La resistenza al Senato
Il lato iracheno del viaggio di Bush è stato volto ad accelerare la riconciliazione tra i sunniti e il governo guidato dagli sciiti. Bush e i suoi temono che la cautela di Baghdad possa compromettere il successo militare ottenuto nelle zone sunnite e, quindi, affievolire la fresca volontà delle tribù di partecipare alla costruzione di un nuovo Iraq. Andare ad Anbar, anziché a Baghdad, è stato un segnale di attenzione nei confronti dei sunniti, ma anche di pressione su Maliki. Il viaggio, però, ha anche un aspetto di pura politica interna americana. Ufficialmente, sia la Casa Bianca sia i leader del Partito democratico aspettano le relazioni di Petraeus e Crocker prima di decidere che cosa fare. La sensazione è che Petraeus chiederà a Bush di prolungare il “surge”, ovvero l’attuale livello di truppe, fino alla prossima primavera.

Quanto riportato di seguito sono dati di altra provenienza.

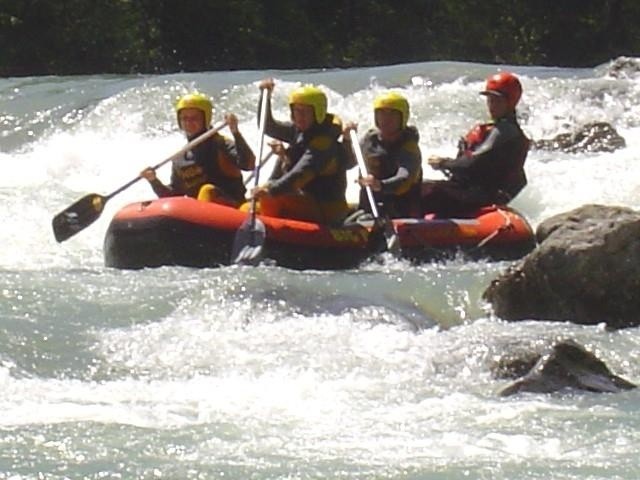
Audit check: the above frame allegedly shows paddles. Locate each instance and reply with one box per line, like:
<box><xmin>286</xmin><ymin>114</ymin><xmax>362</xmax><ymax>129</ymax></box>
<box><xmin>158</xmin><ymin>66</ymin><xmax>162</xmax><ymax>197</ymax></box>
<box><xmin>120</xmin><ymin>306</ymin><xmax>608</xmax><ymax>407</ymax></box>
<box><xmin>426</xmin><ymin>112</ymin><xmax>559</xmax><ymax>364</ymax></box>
<box><xmin>349</xmin><ymin>128</ymin><xmax>402</xmax><ymax>265</ymax></box>
<box><xmin>229</xmin><ymin>88</ymin><xmax>269</xmax><ymax>265</ymax></box>
<box><xmin>52</xmin><ymin>120</ymin><xmax>228</xmax><ymax>244</ymax></box>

Bush ovviamente è d’accordo. Al momento pare difficile che i repubblicani possano perdere pezzi, visto che in Iraq si cominciano a intravedere i primi risultati e i generali chiedono di restare. I candidati repubblicani alla Casa Bianca, peraltro, restano solidi sostenitori della nuova strategia. I democratici si trovano in una situazione di maggiore imbarazzo. Un mese e mezzo fa erano convinti di poter arrivare allo showdown di settembre con un altro fallimento militare di Bush. In quell’occasione rifiutarono le ipotesi di compromesso bipartisan offerte da un paio di senatori repubblicani. Ora, invece, sono disponibili a rivedere la strategia, visto che un consistente gruppo di propri deputati eletti in circoscrizioni conservatrici comincia a rumoreggiare e i sondaggi d’opinione hanno invertito la tendenza (l’ultimo di Zogby dice che il 54 per cento degli americani ora crede che la guerra possa essere vinta). I candidati democratici alla Casa Bianca, con diverse modulazioni, sono ancora favorevoli al ritiro ordinato e graduale, ma la partita si gioca al Senato. I democratici possono contare su 51 senatori, ma per cambiare rotta hanno bisogno di almeno altri nove voti per superare l’ostruzionismo. E, poi, di altri sette per superare il veto di Bush.